TASK PROMPT: The answer must consist of every record below, reproduced exactly.

(EXTRACTED ENTRIES Opens)

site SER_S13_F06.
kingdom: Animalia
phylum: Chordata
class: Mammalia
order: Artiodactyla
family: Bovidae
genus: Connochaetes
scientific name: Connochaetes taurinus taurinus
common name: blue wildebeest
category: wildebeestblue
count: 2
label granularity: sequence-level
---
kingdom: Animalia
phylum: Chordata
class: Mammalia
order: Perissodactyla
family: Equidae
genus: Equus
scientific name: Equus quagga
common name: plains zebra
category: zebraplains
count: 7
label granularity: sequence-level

(EXTRACTED ENTRIES Closes)

ANSWER TO THIS PROBLEM:
site SER_S13_F06.
kingdom: Animalia
phylum: Chordata
class: Mammalia
order: Artiodactyla
family: Bovidae
genus: Connochaetes
scientific name: Connochaetes taurinus taurinus
common name: blue wildebeest
category: wildebeestblue
count: 2
label granularity: sequence-level
---
kingdom: Animalia
phylum: Chordata
class: Mammalia
order: Perissodactyla
family: Equidae
genus: Equus
scientific name: Equus quagga
common name: plains zebra
category: zebraplains
count: 7
label granularity: sequence-level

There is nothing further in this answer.